The output is shown below.

Model: MODEL1 Dependent Variable: DV Analysis of Variance Sum of Mean Source DF Squares Square F Value Prob>F Model 2 1302.00000 651.00000 139.500 0.0001 Error 6 28.00000 4.66667 C Total 8 1330.00000 Root MSE 2.16025 R-square 0.9789 Dep Mean 33.00000 Adj R-sq 0.9719 C.V. 6.54620 Parameter Estimates Parameter Standard T for H0: Variable DF Estimate Error Parameter=0 Prob > |T| INTERCEP 1 30.000000 1.24721913 24.054 0.0001 IV1 1 19.000000 1.76383421 10.772 0.0001 IV2 1 -10.000000 1.76383421 -5.669 0.0013

First, note that from the ANOVA using** proc glm**
that the F value was 139.5 and for the regression using **proc reg** the F
value (for the model) is also 139.5. This illustrates that the overall test of the model
using regression is really the same as doing an ANOVA.

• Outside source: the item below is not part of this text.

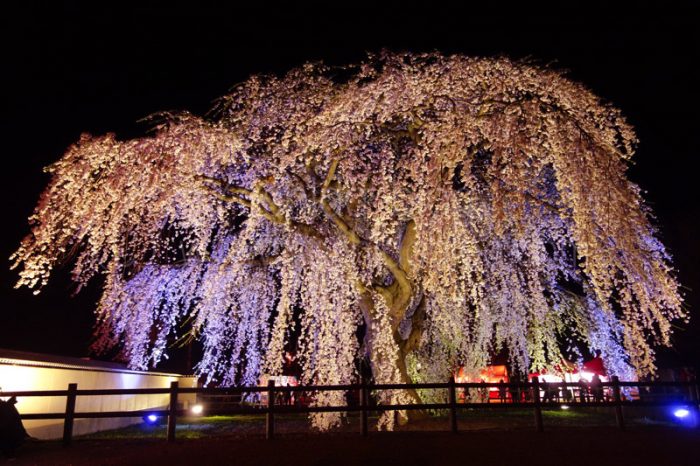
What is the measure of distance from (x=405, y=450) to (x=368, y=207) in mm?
4622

After the **Analysis of Variance** section, there is a section titled
**Parameter
Estimates**. What is the interpretation of the values listed there, the 30, 19 and
-10? Notice how we have **iv1** and **iv2** that refer to group
1 and group 2, but we did not include any dummy variable referring to group 3. Group 3 is
often called the **omitted group** or **reference group**.
Recall that the means of the 3 groups were 49, 20 and 30 respectively. The **intercept**
term is the mean of the **omitted group**, and indeed the parameter estimate
from the output is the mean of group 3, 30. The parameter estimate for **iv1**
is the mean of group 1 minus the mean of group 3, 49 – 30 = 19, and indeed that is the
parameter estimate for **iv1**. Likewise, the parameter estimate for **iv2**
is the mean of group 2 – the mean of group 3, 20 – 30 = -10, the parameter estimate for
**iv2**.

So, in summary:

Interceptmean of group 3 (mean of omitted group) iv1mean of group 1 – group 3 (omitted group) iv2mean of group 2 – group 3 (omitted group)

Try running this example, but use **iv2** and **iv3** in **proc reg** (making group 1 the omitted group) and see what happens.

Finally, consider how the parameter estimates can be used in the regression model to obtain the means for the groups (the predicted values). The regression model is:

Ypredicted = 30 + iv1*19 + iv2*-10For group 1: Ypredicted = 30 + 1 * 19 + 0 * -10 = 49 For group 2: Ypredicted = 30 + 0 * 19 + 1 * -10 = 20 For group 3: Ypredicted = 30 + 0 * 19 + 0 * -10 = 30

As you see, the regression formula predicts that each group will have the mean value of its group.